O Paraná já confirmou cinco óbitos provocados pela dengue, quatro somente em Paranaguá, no litoral do Estado. Ao todo, o Estado registrou 2.203 casos da doença. O zika vírus também começa a preocupar. São dois casos no Paraná. O primeiro em Alto Piquiri, no noroeste, e o segundo em Londrina, no Norte. O zika vírus é apontado como um dos causadores de microcefalia.
Na região, a situação ainda é tranquila. São 16 casos de dengue confirmados desde agosto de 2015, sendo 7 em Apucarana e 3 em Jandaia do Sul.

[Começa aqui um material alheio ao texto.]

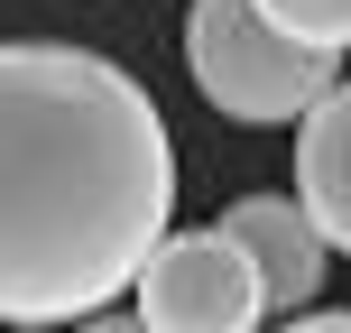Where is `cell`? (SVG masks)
Returning a JSON list of instances; mask_svg holds the SVG:
<instances>
[{
	"label": "cell",
	"mask_w": 351,
	"mask_h": 333,
	"mask_svg": "<svg viewBox=\"0 0 351 333\" xmlns=\"http://www.w3.org/2000/svg\"><path fill=\"white\" fill-rule=\"evenodd\" d=\"M10 333H56V324H10Z\"/></svg>",
	"instance_id": "obj_9"
},
{
	"label": "cell",
	"mask_w": 351,
	"mask_h": 333,
	"mask_svg": "<svg viewBox=\"0 0 351 333\" xmlns=\"http://www.w3.org/2000/svg\"><path fill=\"white\" fill-rule=\"evenodd\" d=\"M268 333H351V315H315V306H305L296 324H268Z\"/></svg>",
	"instance_id": "obj_7"
},
{
	"label": "cell",
	"mask_w": 351,
	"mask_h": 333,
	"mask_svg": "<svg viewBox=\"0 0 351 333\" xmlns=\"http://www.w3.org/2000/svg\"><path fill=\"white\" fill-rule=\"evenodd\" d=\"M259 19L287 28L296 47H324V56L351 47V0H259Z\"/></svg>",
	"instance_id": "obj_6"
},
{
	"label": "cell",
	"mask_w": 351,
	"mask_h": 333,
	"mask_svg": "<svg viewBox=\"0 0 351 333\" xmlns=\"http://www.w3.org/2000/svg\"><path fill=\"white\" fill-rule=\"evenodd\" d=\"M176 148L111 56L0 47V324H84L167 241Z\"/></svg>",
	"instance_id": "obj_1"
},
{
	"label": "cell",
	"mask_w": 351,
	"mask_h": 333,
	"mask_svg": "<svg viewBox=\"0 0 351 333\" xmlns=\"http://www.w3.org/2000/svg\"><path fill=\"white\" fill-rule=\"evenodd\" d=\"M130 315L148 333H268L259 306V268L222 222L204 231H167L130 278Z\"/></svg>",
	"instance_id": "obj_3"
},
{
	"label": "cell",
	"mask_w": 351,
	"mask_h": 333,
	"mask_svg": "<svg viewBox=\"0 0 351 333\" xmlns=\"http://www.w3.org/2000/svg\"><path fill=\"white\" fill-rule=\"evenodd\" d=\"M74 333H148V324H139V315H84Z\"/></svg>",
	"instance_id": "obj_8"
},
{
	"label": "cell",
	"mask_w": 351,
	"mask_h": 333,
	"mask_svg": "<svg viewBox=\"0 0 351 333\" xmlns=\"http://www.w3.org/2000/svg\"><path fill=\"white\" fill-rule=\"evenodd\" d=\"M296 204L324 231V250L351 260V84H333L296 121Z\"/></svg>",
	"instance_id": "obj_5"
},
{
	"label": "cell",
	"mask_w": 351,
	"mask_h": 333,
	"mask_svg": "<svg viewBox=\"0 0 351 333\" xmlns=\"http://www.w3.org/2000/svg\"><path fill=\"white\" fill-rule=\"evenodd\" d=\"M222 231L250 250V268H259V306H268V324L278 315H305V306L324 297V231L305 222V204L296 194H241V204L222 213Z\"/></svg>",
	"instance_id": "obj_4"
},
{
	"label": "cell",
	"mask_w": 351,
	"mask_h": 333,
	"mask_svg": "<svg viewBox=\"0 0 351 333\" xmlns=\"http://www.w3.org/2000/svg\"><path fill=\"white\" fill-rule=\"evenodd\" d=\"M185 74L222 121L241 130H278L305 121L324 93L342 84L324 47H296L287 28H268L259 0H194L185 10Z\"/></svg>",
	"instance_id": "obj_2"
}]
</instances>
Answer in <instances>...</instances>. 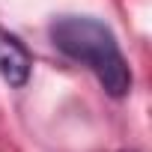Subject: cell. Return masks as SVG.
Here are the masks:
<instances>
[{
  "label": "cell",
  "mask_w": 152,
  "mask_h": 152,
  "mask_svg": "<svg viewBox=\"0 0 152 152\" xmlns=\"http://www.w3.org/2000/svg\"><path fill=\"white\" fill-rule=\"evenodd\" d=\"M51 45L69 57L72 63L84 66L110 99H125L134 87L131 66L113 36V30L93 15H63L48 27Z\"/></svg>",
  "instance_id": "1"
},
{
  "label": "cell",
  "mask_w": 152,
  "mask_h": 152,
  "mask_svg": "<svg viewBox=\"0 0 152 152\" xmlns=\"http://www.w3.org/2000/svg\"><path fill=\"white\" fill-rule=\"evenodd\" d=\"M30 75H33V57H30L27 45L15 33L0 30V78L9 87L21 90L30 84Z\"/></svg>",
  "instance_id": "2"
}]
</instances>
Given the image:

Os demais foram registrados em Arapongas, Bom Sucesso, Faxinal, Kaloré, Novo Itacolomi e São Pedro do Ivaí. O número é irrisório se comparado ao período entre agosto de 2014 e julho de 2015, quando foram anunciados na 16ª Regional de Saúde (RS), de Apucarana, 5.390 casos da doença, sendo 5.289 autóctones e 101 importados. Naquele ano epidemiológico, cinco municípios da região - Borrazópolis, Marilândia do Sul, Rio Bom, Califórnia e Mauá da Serra - registraram epidemia de dengue. Um óbito ocorreu em Borrazópolis.
Apesar desse quadro aparentemente tranquilo, a situação é, sim, preocupante. Afinal, estamos num período do ano de chuvas e calor acentuado, que são um clima propício para a proliferação do Aedes aegypti. O último Levantamento de Índice Rápido para o Aedes aegypti (LIRAa), divulgado nesta semana pela 16ª Regional de Saúde (RS) de Apucarana, mostra que quatro cidades da região estão com risco de surto, pois têm infestação do mosquito está acima de 4%: Outras doze cidades estão em situação de alerta, pois estão com infestação entre 1% a 3,9%. Apenas um município está em situação satisfatória.
Ou seja, é preciso redobrar a atenção. Uma campanha nacional está sendo realizada para mobilizar a população. É hora de dar um basta nesse mosquito e isso depende principalmente dos moradores, que precisam eliminar qualquer recipiente que possa servir de criadouro do Aedes aegyti. Cada um precisa fazer a sua parte.